The news service said that potato growers, companies that make frozen pizzas for schools and others in the food industry lobbied for the changes made by Congress, and that conservatives said the government shouldn't be telling children what to eat.
Some school districts objected to some of the requirements, saying they went too far and would cost too much, the AP said.
Katz said, "It is unacceptable that food industry elements lobbied Congress successfully for changes in nutrition standards that placed profits ahead of children's health.
"The argument that we cannot afford to do even better is spurious, because it leaves us needing to afford the treatment of type 2 diabetes in children. It leaves us needing to pay for bariatric surgery in adolescents," he added.

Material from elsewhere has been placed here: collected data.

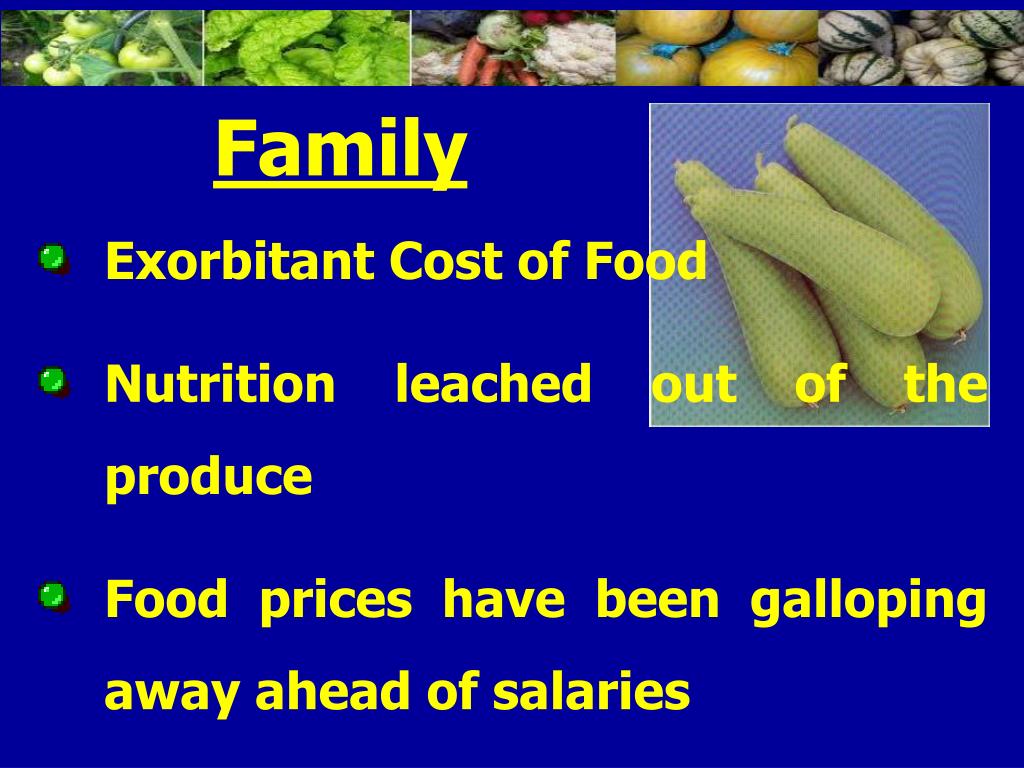 Family

Exorbitant Cost of Food

Nutrition leached out of the produce

Food prices have been galloping away ahead of salaries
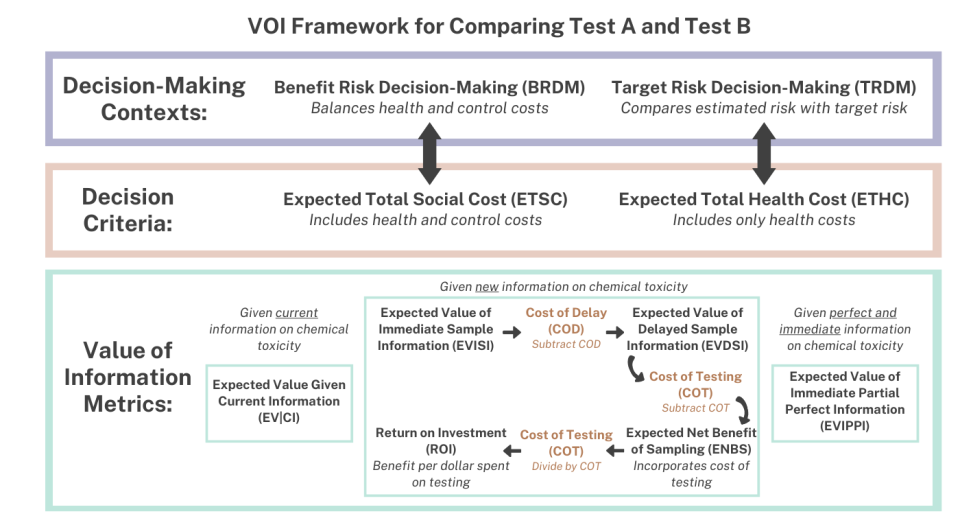 VOI Framework for Comparing Test A and Test B

Decision-Making Contexts:

Benefit Risk Decision-Making (BRDM)
Balances health and control costs

Target Risk Decision-Making (TRDM)
Compares estimated risk with target risk

Decision Criteria:

Expected Total Social Cost (ETSC)
Includes health and control costs

Expected Total Health Cost (ETHC)
Includes only health costs

Value of Information Metrics:

Given current information on chemical toxicity

Expected Value Given Current Information (EV|CI)

Given new information on chemical toxicity

Expected Value of Immediate Sample Information (EVISI)

Cost of Delay (COD)
Subtract COD

Expected Value of Delayed Sample Information (EVDSI)

Cost of Testing (COT)
Subtract COT

Expected Net Benefit of Sampling (ENBS)
Incorporates cost of testing

Cost of Testing (COT)
Divide by COT

Return on Investment (ROI)
Benefit per dollar spent on testing

Given perfect and immediate information on chemical toxicity

Expected Value of Immediate Partial Perfect Information (EVIPPI)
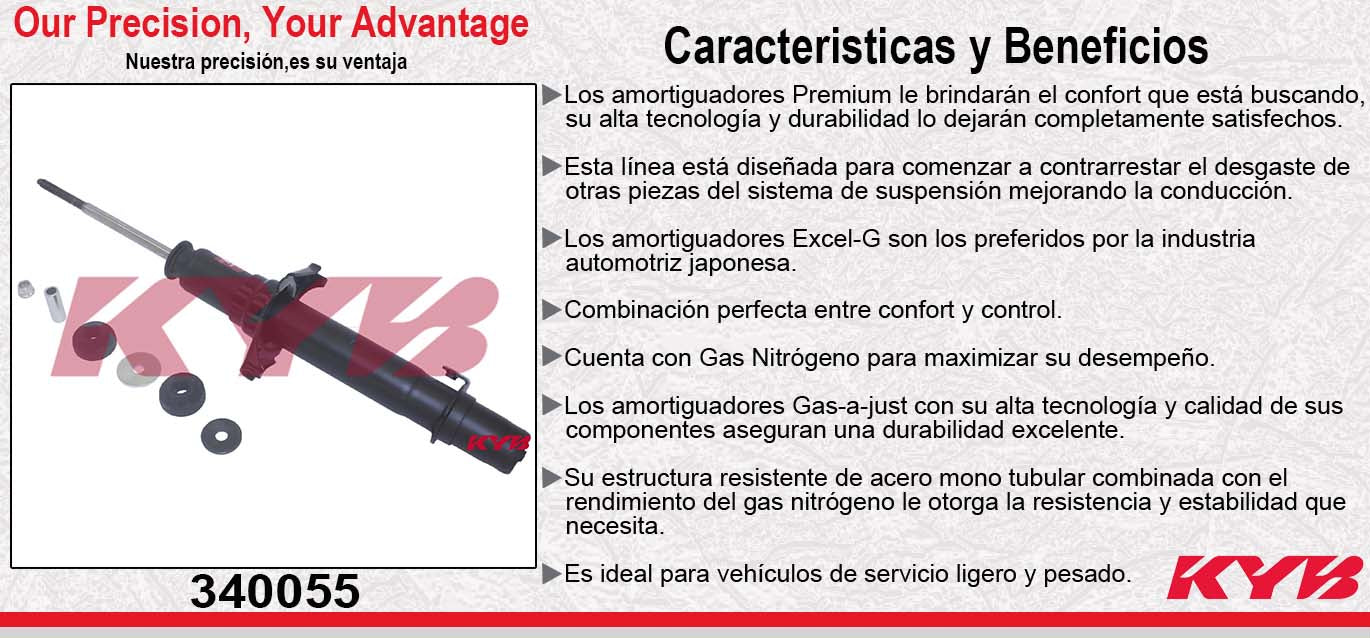 Our Precision, Your Advantage
Nuestra precisión,es su ventaja

KYB

KYB

340055

Caracteristicas y Beneficios

▶Los amortiguadores Premium le brindarán el confort que está buscando, su alta tecnología y durabilidad lo dejarán completamente satisfechos.

▶Esta línea está diseñada para comenzar a contrarrestar el desgaste de otras piezas del sistema de suspensión mejorando la conducción.

▶Los amortiguadores Excel-G son los preferidos por la industria automotriz japonesa.

▶Combinación perfecta entre confort y control.

▶Cuenta con Gas Nitrógeno para maximizar su desempeño.

▶Los amortiguadores Gas-a-just con su alta tecnología y calidad de sus componentes aseguran una durabilidad excelente.

▶Su estructura resistente de acero mono tubular combinada con el rendimiento del gas nitrógeno le otorga la resistencia y estabilidad que necesita.

▶Es ideal para vehículos de servicio ligero y pesado.

KYB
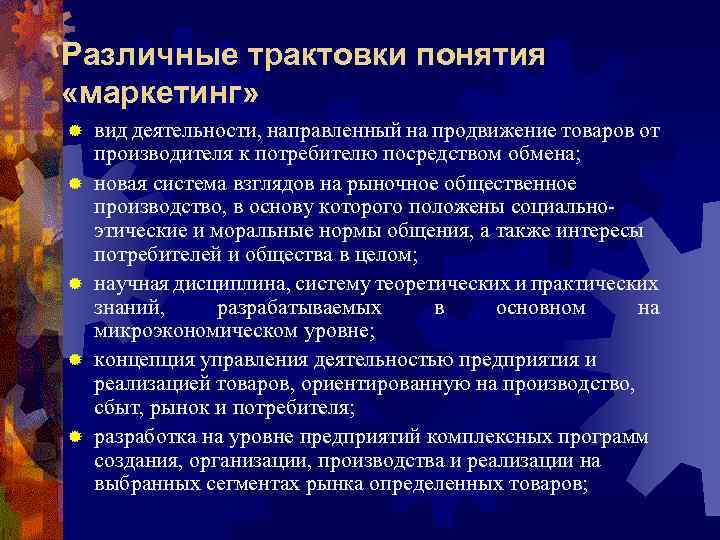 Различные трактовки понятия «маркетинг»

вид деятельности, направленный на продвижение товаров от производителя к потребителю посредством обмена;

новая система взглядов на рыночное общественное производство, в основу которого положены социально-этические и моральные нормы общения, а также интересы потребителей и общества в целом;

научная дисциплина, систему теоретических и практических знаний, разрабатываемых в основном на микроэкономическом уровне;

концепция управления деятельностью предприятия и реализацией товаров, ориентированную на производство, сбыт, рынок и потребителя;

разработка на уровне предприятий комплексных программ создания, организации, производства и реализации на выбранных сегментах рынка определенных товаров;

Still, the changes signal some progress, Katz said. "We should not expect it to change childhood obesity rates. School lunch was never the cause of epidemic obesity, and improving it will not be the cure. But school lunch has long been part of the problem and these improved standards will help make it one part of a comprehensive solution, now long overdue," he said.
Heller rejected the argument that children will not eat healthier foods.
"When given the time, exposure and encouragement as well as altering environmental influences, kids will eat healthy foods when available," she said. "Just putting fresh fruit by the cafeteria check-out in schools increases consumption by schoolchildren considerably. Making fresh, healthy foods delicious and explaining to kids how and why good nutrition is critical for them to do well in their favorite activities such as sports, art or science, will also boost consumption," Heller said.